* [Selected passage]
···
McCain’s genealogy itself is a geography of American racial capitalism and imperialism. Born in the Panama Canal Zone under American occupation, McCain was the son and grandson of Navy Admirals, themselves descendants of southern slave owners. McCain’s role in American empire—an unrepentant Vietnam War bomber, Arizona Senator, and Republican Presidential candidate—has been an outsized one. From his career as a Navy pilot until his death, he advocated for American military invasion across the world. During his Senate career he consistently supported corporate protections and tax cuts for wealthy Americans. He contributed to the forced relocation of over 12,000 Diné (Navajo) and the attempted selling of Apache land used for women’s coming of age ceremonies to transnational mining interests. Along with Joe Arpaio, he supported Arizona’s SB 1070 law allowing police to arrest people suspected to be undocumented residents, as well as efforts to harden the U.S. border with Mexico by creating a deadly environmental deterrent to those seeking asylum and employment (De Leon 2015). All of which is omitted in official remembrances of his life.

In Phoenix, Governor Doug Ducey ordered that McCain’s body “lie in state” at the Capitol so that members of the public could pay their respects. I visited the Capitol to see how the public engaged with the State’s memorialization. It’s close to 2:30pm on a Wednesday, half an hour into the public viewing that is supposed to last until 5:00pm, during the hottest part of the day, but ends up going much later. As I arrive, large dump trucks block streets surrounding the Capitol grounds, directing vehicles into State employee parking lots. As I move toward the memorial lawn in front of the Capitol, I note that the prison inmates in orange jumpsuits who routinely clean the Capitol grounds and facilities are conspicuously absent.

A long queue of people wait under a tent.
A large crowd begins to gather on the capitol lawn, while vendors set up food trucks. The small copper dome is the original Arizona capitol building, now museum, in which McCain’s body lies in state.

Barricades and shade structures form a line on the southern edge of the memorial lawn, covering hundreds of people stretched down two avenues in the summer afternoon heat. I’m sweating through my jeans and t-shirt, while most have turned up in office and formal wear. Every few yards a volunteer hands out water bottles from an icy trough. Law enforcement officers in dress uniforms from State and city agencies provide a sense of formality and security. Many thank them for their service (in July, Phoenix police passed its own record for shooting civilians in a year). The flags in front of the capitol at half-mast wilt in the still air, while a TV anchor asks people to bunch up in the sun for more telegenic B-roll shots of the crowd.
···
* [Dataset excerpt]
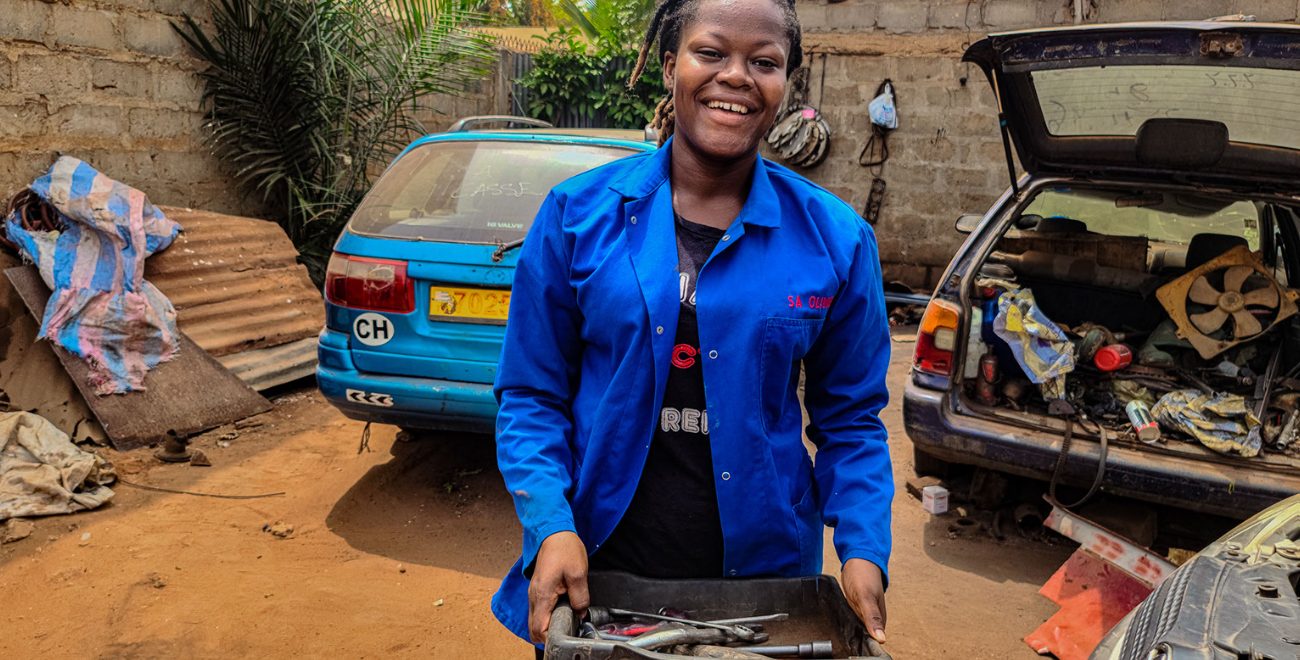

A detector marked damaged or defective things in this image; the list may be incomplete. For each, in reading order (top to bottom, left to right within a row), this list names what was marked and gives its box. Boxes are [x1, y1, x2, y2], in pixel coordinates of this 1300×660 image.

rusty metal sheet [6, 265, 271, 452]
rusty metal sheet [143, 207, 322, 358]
···
* [Written instruction 1]
Answer these from the McCain passage:
(a) Where was McCain born?
(b) Who ordered that McCain's body lie in state at the Capitol?
(c) What does a volunteer hand out every few yards along the line?
* [Written instruction 2] Write out the McCain passage from "In Phoenix, Governor" up to and including "under a tent.".
* [Written instruction 3]
Does each statement agree with the McCain passage? Answer yes or no and quote the words that decide it.
(a) The public viewing was scheduled to end at 5:00pm.
(b) The prison inmates who usually clean the Capitol grounds were at work during the viewing.
(c) The flags in front of the capitol were flying at full height.
The material stands apart from the McCain passage.

* [Full solution 1]
(a) In the Panama Canal Zone.
(b) Governor Doug Ducey.
(c) Water bottles from an icy trough.

* [Full solution 2]
In Phoenix, Governor Doug Ducey ordered that McCain’s body “lie in state” at the Capitol so that members of the public could pay their respects. I visited the Capitol to see how the public engaged with the State’s memorialization. It’s close to 2:30pm on a Wednesday, half an hour into the public viewing that is supposed to last until 5:00pm, during the hottest part of the day, but ends up going much later. As I arrive, large dump trucks block streets surrounding the Capitol grounds, directing vehicles into State employee parking lots. As I move toward the memorial lawn in front of the Capitol, I note that the prison inmates in orange jumpsuits who routinely clean the Capitol grounds and facilities are conspicuously absent.

A long queue of people wait under a tent.

* [Full solution 3]
(a) Yes: "half an hour into the public viewing that is supposed to last until 5:00pm"
(b) No: "the prison inmates in orange jumpsuits who routinely clean the Capitol grounds and facilities are conspicuously absent"
(c) No: "The flags in front of the capitol at half-mast wilt in the still air"